Le sociologue Shmuel Trigano, né en 1948 à Blida, professeur émérite de l’Université Paris-Nanterre, est l’auteur d’une œuvre considérable qui couvre un large champ, à la fois politique, philosophique et sociologique. On pourra retenir notamment en philosophie juive, L’odyssée de l’être (Hermann, 2020) et Le judaïsme et l’esprit du monde (Grasset, 2011).

Animateur de la revue Controverses, de Pardès, du mouvement Raison Garder, il a accumulé depuis presque trente ans des données témoignant des mutations idéologiques et sociologiques de la société française. Il en fait un récit saisissant dans Quinze ans de solitude : juifs de France, 2000-2015 (Berg international, 2015).

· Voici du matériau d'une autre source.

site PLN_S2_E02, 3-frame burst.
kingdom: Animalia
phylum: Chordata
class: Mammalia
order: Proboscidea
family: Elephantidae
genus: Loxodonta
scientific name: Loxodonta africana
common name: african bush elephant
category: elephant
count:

Lanceur d’alerte, il fonde au début des années 2000 un Observatoire du monde juif qui s’était donné pour tâche d’étudier la flambée de faits antisémites que le pouvoir avait choisi de taire et d’en recenser les manifestations avec l’aide divers chercheurs comme Jacques Tarnéro, Gérard Rabinovitch, George-Elia Sarfati, etc. Cela aboutira notamment à son ouvrage La démission de la République : juifs et musulmans en France (PUF, 2003).

Avec une grande exigence méthodologique, il inscrit son analyse de l’idéologie dans le cadre de la sociologie de la connaissance, augmentée d’une attention aux faits de discours et aux faits politiques. Penseur du fait national et du fait culturel, il apporte un regard d’une grande profondeur de champ appliquant les concepts de la sociologie avec l’originalité d’un penseur non conformiste. On lui doit un ouvrage d’une grande acuité sur l’instrumentalisation politique du discours mémoriel (Les frontières d’Auschwitz : les ravages du devoir de mémoire, Livre de Poche-Hachette, 2005).

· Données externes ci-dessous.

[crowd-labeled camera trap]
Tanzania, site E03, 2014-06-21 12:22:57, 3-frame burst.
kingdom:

Il dirige également un magnifique ouvrage en deux volumes intitulé Le monde sépharade (Seuil, 2007) ainsi que des analyses poussées des racines historiques et culturelles des conflits (Le sionisme face à ses détracteurs, Éditions Raphaël, 2002 ; L’exclusion des Juifs des pays arabes, Pardès 33, 2003).

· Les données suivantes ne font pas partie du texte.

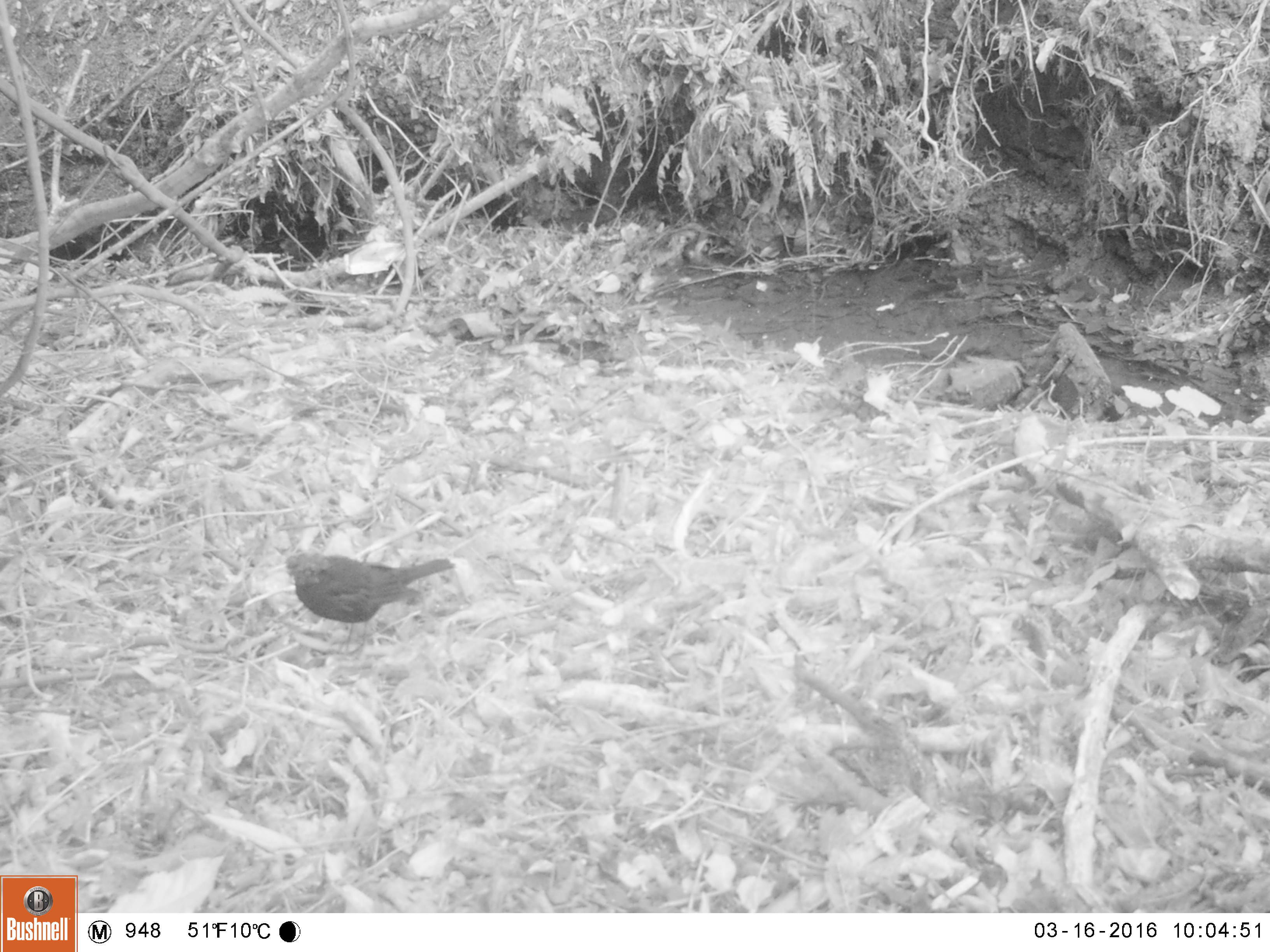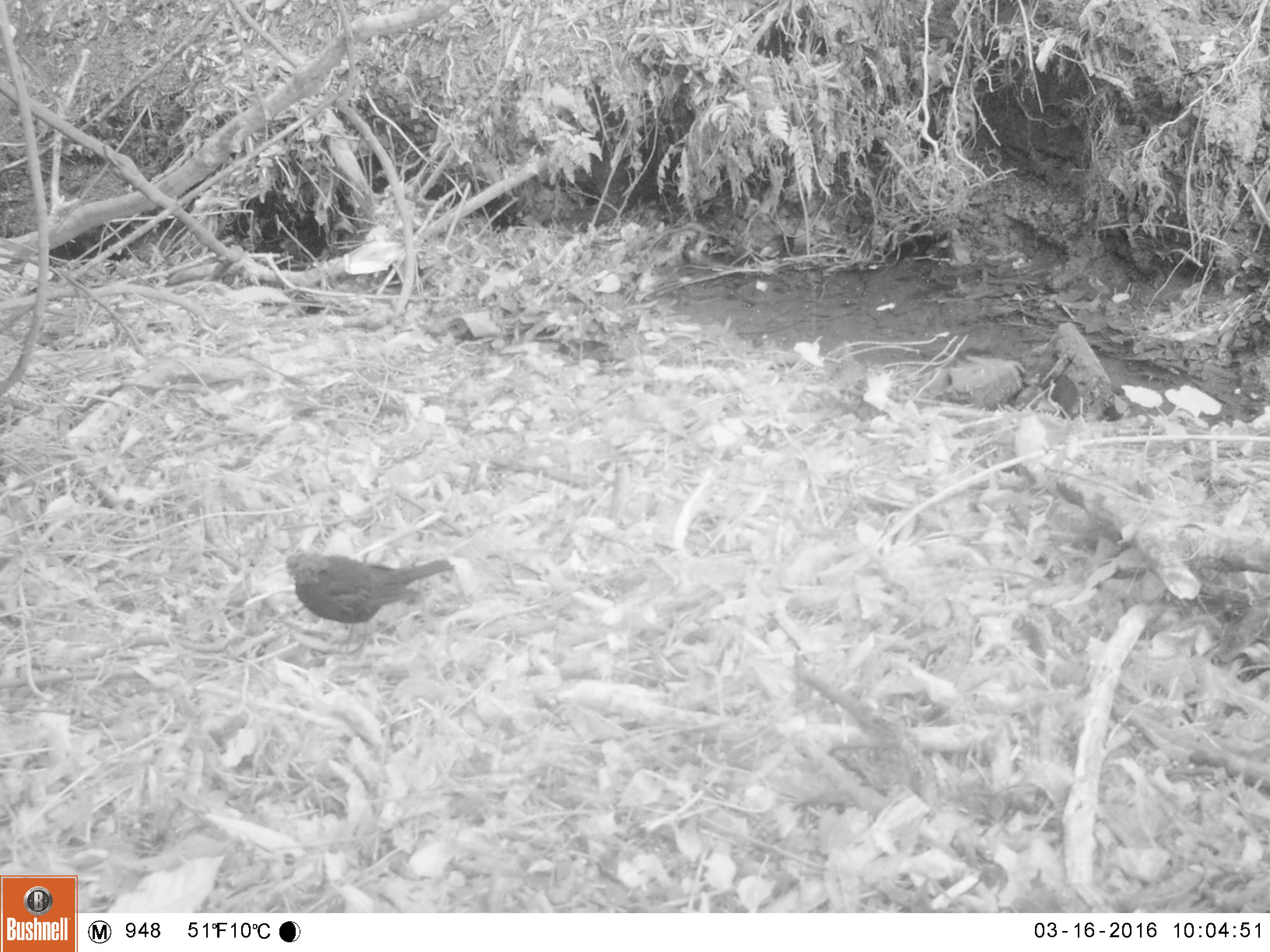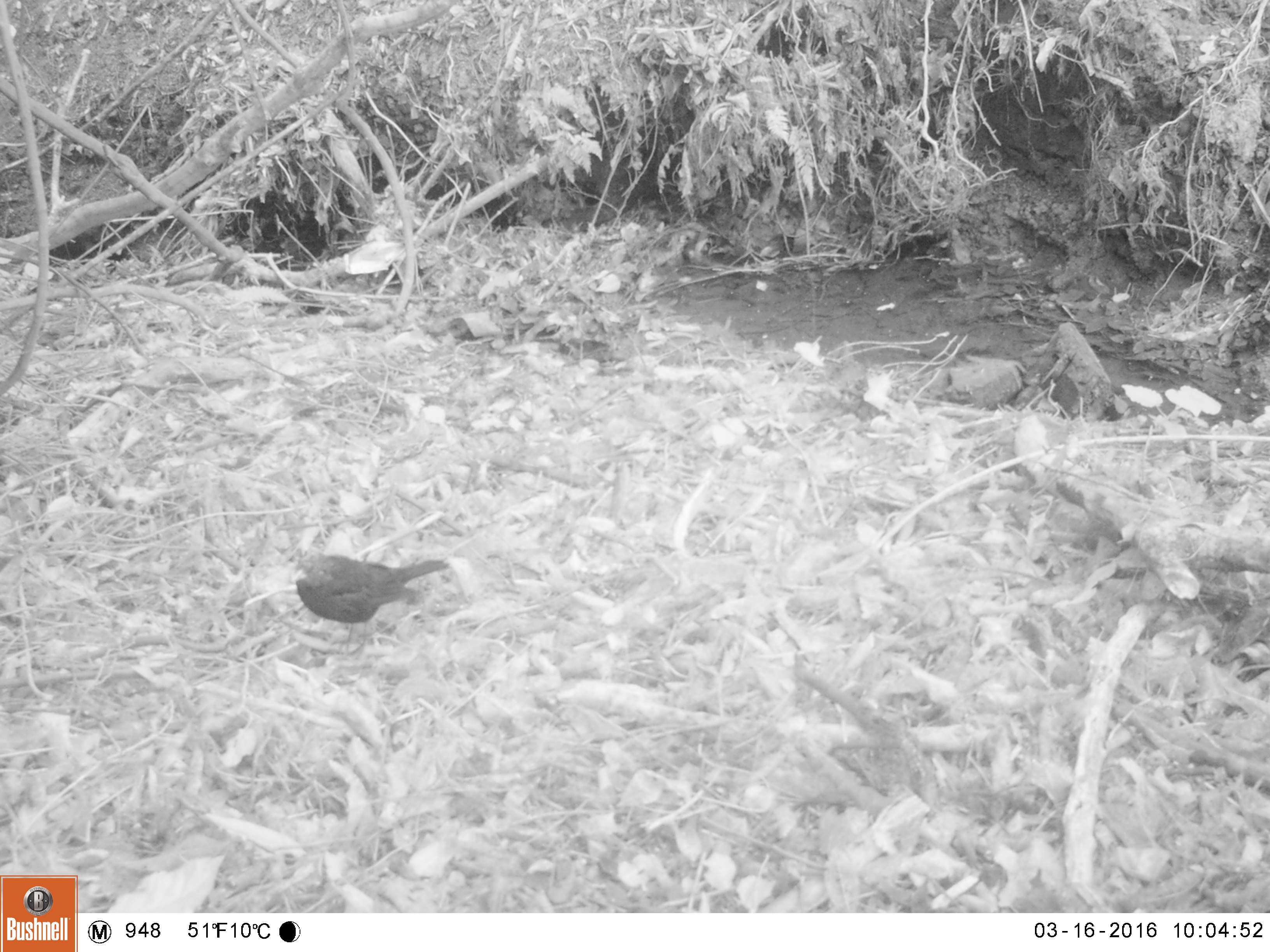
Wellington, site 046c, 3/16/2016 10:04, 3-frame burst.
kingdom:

L’actualité est considérablement éclairée par son court et très dense ouvrage de 2012 La nouvelle idéologie dominante, le post-modernisme (Prix des impertinents 2013 du journal Le Figaro). Il y fait la synthèse de la grande confluence qui voit le développement de l’antisémitisme-antisionisme, de l’approche décoloniale, de l’islamo-gauchisme, des théories du genre, du trans-humanisme. La force de son texte est d’articuler tous ces éléments pour en montrer la cohérence.

Jean Szlamowicz. Comment définissez-vous le post-modernisme ? La dimension discursive de cette idéologie ouvre sur la déconstruction qui relève de la post-vérité…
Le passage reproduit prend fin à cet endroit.